Welcher neue Ansatz für unsere Sicherheit?

Bei diesen europäischen Anleihen sollte der Schwerpunkt auf der Aufrüstung unserer Verteidigung liegen, die angesichts der zunehmenden internationalen Spannungen und vor allem angesichts der Aggression von Putins Russland gegen die Ukraine, die in den letzten Jahren die gesamte Sicherheit und Stabilität des Kontinents in Frage gestellt hat, unerlässlich ist.

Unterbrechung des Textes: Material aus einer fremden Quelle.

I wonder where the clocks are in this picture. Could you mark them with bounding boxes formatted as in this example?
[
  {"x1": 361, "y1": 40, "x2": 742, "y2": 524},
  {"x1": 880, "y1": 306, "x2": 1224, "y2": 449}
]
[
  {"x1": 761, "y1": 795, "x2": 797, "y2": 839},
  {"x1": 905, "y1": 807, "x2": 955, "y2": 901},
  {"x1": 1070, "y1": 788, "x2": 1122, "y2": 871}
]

Die Effizienz dieser Aufrüstung wird harmonisierte Grundlagen voraussetzen, mit einer gegenseitigen Öffnung der Beschaffungsmärkte für Verteidigungsgüter, die heute von den Gemeinschaftsregeln ausgeschlossen ist, und einer europäischen Präferenz bei dieser Öffnung. Ohne das Atlantische Bündnis oder den NATO-Schirm in Frage zu stellen, ist es an der Zeit, eine autonome europäische Verteidigung aufzubauen, zwar in Partnerschaft mit den USA, aber nicht mehr in strikter Abhängigkeit von ihnen. Die Ausweitung der französischen nuklearen Abschreckung auf die gesamte Europäische Union erscheint in diesem Rahmen unumgänglich.

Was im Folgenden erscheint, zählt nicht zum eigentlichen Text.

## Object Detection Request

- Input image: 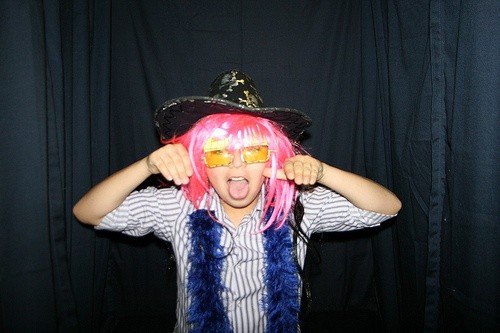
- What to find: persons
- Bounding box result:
[72,71,402,333]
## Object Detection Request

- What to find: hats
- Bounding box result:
[154,69,311,145]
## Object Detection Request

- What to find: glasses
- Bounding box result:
[203,144,270,168]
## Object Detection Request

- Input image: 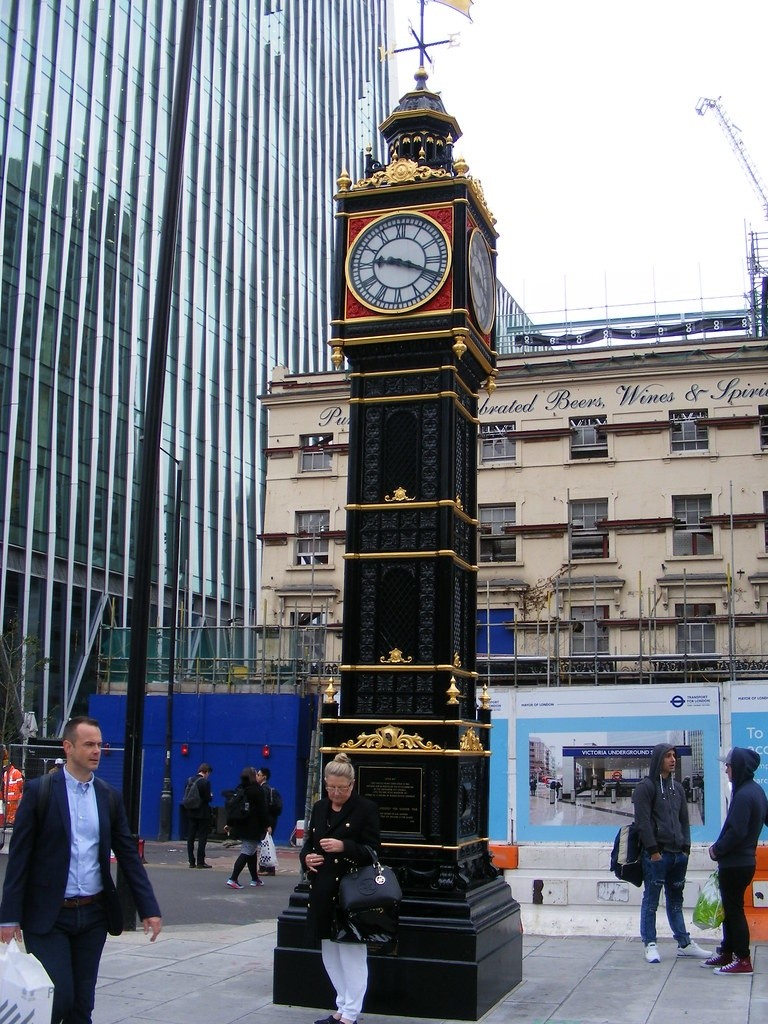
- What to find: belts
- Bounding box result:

Welcher neue Ansatz für unsere Identität?

Eine solche Bündelung unserer Ressourcen im Dienste einer neuen, mobilisierenden europäischen Ambition, die mit angemessenen politischen, sicherheitspolitischen und finanziellen Mitteln ausgestattet ist, hätte direkte Auswirkungen auf unseren technologischen und wettbewerbsmäßigen Aufholprozess. Sie würde dem Binnenmarkt, der bis heute missbräuchlich auf einen gegenseitigen Wettbewerb ohne großen Mehrwert reduziert wird, seinen ganzen Sinn und Inhalt verleihen.

Um diese Bestätigung einer echten europäischen Integration zu vervollständigen, zu bestätigen und zu veranschaulichen, müsste man dann nicht von nun an unsere Zollbeamten an den Außengrenzen der Union mit einer identischen Uniform ausstatten und sie in einer gemeinsamen Organisation zusammenführen, die direkt der Europäischen Kommission unterstellt ist? Wer den Zweck will, will die Mittel, und dieses ist nur eines von vielen! Denn das ist es, was Europa derzeit am schmerzlichsten vermisst und jenseits aller Grafiken erklärt, warum sein politisches Gewicht und seine Wettbewerbsfähigkeit auf globaler Ebene immer weiter sinken.

Schon Jean Monnet hatte festgestellt, dass man Veränderungen und neuen Ideen erst dann zustimmt, wenn die Krise vor der Tür steht. Wird die Vielzahl der gegenwärtigen Krisen letztendlich den vielfältigen Widerstand der Nachhut gegen diese Veränderungen und neuen Ideen überwinden, von denen die Zukunft der Europäer nun mehr denn je abhängt?